Posted on October 25, 2015 in Social Security Delivery System

TheStar.com – Opinion/Editorials – Social assistance system still not working properly eleven months after roll-out
Oct 25 2015.   Editorial

Twice in the 21st century the Ontario government has put welfare recipients through the wringer by botching the implementation of a high-tech caseload management system. Both times, it ran up a multi-million-dollar bill fixing the mess.

Did the Ministry of Community and Social Services learn nothing from the first fiasco? Does Helena Jaczek, the apparently imperturbable minister responsible for social assistance, think it is acceptable to spend $50 million of taxpayers’ money to iron out the glitches in a $242-million computer program? Is she concerned that her government is disrupting the lives of people struggling to live on the $656 a month it provides? There is no sign of it.

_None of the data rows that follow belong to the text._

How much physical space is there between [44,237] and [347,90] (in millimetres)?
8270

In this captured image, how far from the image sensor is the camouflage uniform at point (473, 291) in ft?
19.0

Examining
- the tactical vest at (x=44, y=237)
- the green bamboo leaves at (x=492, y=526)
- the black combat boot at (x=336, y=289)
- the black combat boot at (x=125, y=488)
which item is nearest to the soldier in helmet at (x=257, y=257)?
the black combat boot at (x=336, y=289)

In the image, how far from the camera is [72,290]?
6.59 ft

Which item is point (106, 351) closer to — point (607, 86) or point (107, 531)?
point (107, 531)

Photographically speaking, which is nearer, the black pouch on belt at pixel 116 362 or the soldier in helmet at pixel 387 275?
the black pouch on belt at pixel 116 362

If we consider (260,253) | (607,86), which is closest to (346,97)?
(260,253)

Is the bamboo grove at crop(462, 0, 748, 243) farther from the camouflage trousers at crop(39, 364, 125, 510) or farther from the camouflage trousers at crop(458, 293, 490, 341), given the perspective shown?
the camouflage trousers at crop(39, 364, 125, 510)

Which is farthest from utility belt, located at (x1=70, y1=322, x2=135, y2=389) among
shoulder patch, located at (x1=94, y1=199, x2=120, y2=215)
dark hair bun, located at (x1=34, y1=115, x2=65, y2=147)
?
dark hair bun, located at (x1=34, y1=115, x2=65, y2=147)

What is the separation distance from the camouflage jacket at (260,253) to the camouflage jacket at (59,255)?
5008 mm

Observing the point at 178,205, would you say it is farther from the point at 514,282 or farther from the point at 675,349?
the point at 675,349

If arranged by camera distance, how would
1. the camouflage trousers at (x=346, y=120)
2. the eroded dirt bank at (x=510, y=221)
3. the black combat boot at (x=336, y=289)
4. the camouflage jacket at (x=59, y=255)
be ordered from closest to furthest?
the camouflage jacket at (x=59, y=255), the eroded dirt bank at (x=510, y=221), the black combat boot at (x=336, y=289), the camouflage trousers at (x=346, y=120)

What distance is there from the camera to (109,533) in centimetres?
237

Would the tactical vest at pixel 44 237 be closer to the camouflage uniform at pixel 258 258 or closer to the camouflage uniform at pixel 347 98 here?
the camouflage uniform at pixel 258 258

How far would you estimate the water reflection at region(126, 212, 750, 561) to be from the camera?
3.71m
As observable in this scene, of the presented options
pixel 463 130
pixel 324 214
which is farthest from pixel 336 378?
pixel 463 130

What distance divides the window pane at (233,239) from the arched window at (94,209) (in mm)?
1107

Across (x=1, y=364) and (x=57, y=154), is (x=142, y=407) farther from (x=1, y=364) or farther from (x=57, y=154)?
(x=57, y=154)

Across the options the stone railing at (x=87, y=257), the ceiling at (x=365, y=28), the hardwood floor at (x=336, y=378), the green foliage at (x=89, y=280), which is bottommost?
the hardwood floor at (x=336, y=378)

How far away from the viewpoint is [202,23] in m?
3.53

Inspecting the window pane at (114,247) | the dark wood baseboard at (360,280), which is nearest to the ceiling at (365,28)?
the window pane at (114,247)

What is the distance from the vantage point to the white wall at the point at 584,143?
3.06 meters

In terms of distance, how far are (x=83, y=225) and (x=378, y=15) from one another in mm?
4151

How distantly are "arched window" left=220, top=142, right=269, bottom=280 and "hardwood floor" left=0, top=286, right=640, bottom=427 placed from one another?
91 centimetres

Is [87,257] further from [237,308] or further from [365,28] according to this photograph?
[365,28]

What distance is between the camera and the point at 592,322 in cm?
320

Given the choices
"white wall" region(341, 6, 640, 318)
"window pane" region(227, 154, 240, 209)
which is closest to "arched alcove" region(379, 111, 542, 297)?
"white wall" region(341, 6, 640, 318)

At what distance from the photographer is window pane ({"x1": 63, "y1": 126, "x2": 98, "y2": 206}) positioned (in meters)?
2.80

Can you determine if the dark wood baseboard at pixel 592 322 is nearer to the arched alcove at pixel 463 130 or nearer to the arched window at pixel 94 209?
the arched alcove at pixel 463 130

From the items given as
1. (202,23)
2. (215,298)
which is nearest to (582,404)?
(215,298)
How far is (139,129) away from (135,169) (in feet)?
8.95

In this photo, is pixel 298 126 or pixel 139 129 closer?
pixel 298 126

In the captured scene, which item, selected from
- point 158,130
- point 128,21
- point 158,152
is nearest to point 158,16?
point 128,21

“Ontarians will ultimately be able to realize the tremendous value of SAMS (the province’s latest custom-designed social assistance management system) in helping to deliver improve clients services,” Jaczek said as she released her department’s “integrated transition plan” last week. She assured the Star’s Donovan Vincent the system is now “stable.”

But it was stable last November when the government rolled out its new computer program. Its last computer system, introduced in 2002, was finally free of bugs. Its employees could use it competently. Now they’re struggling to get back to that point.

Jaczek and her officials had a case study of what not to do. They had itemized records of the $460 million the ministry spent getting Accenture’s custom-build computer program (Service Delivery Model Technology) to perform dependably. Some had personal memories of the year-long nightmare.

Yet they were-ill prepared again. Ministry officials point out that the cost of SAMS, designed by IBM, has not ballooned to the same extent. That is true, but it is a pitiful yardstick. And the final tally isn’t in. Jaczek’s newly released transition plan won’t be completed until March. Neither her lack of urgency nor her ministry’s track record inspires confidence.

It is impossible for outsiders to diagnose what went wrong and why. But the evidence Ontarians do have – a pricetag that has already swelled by 20 per cent; the fact that department has fumbled the implementation of programs by two different suppliers; reports from local caseworkers that the system still has serious deficiencies – suggest the changeover was poorly planned and executed. So does a comparison with other institutions that use complex online management systems to deliver client services: banks, multi-national corporations, other public agencies. They don’t experience 11 months of upheaval when they install new software.

The 566,800 Ontarians who depend on social assistance are the province’s most vulnerable residents. More than half have disabilities. It is bad enough that the government doesn’t provide enough financial support to meet their basic needs; to subject them to needless bureaucratic misery is just heartless.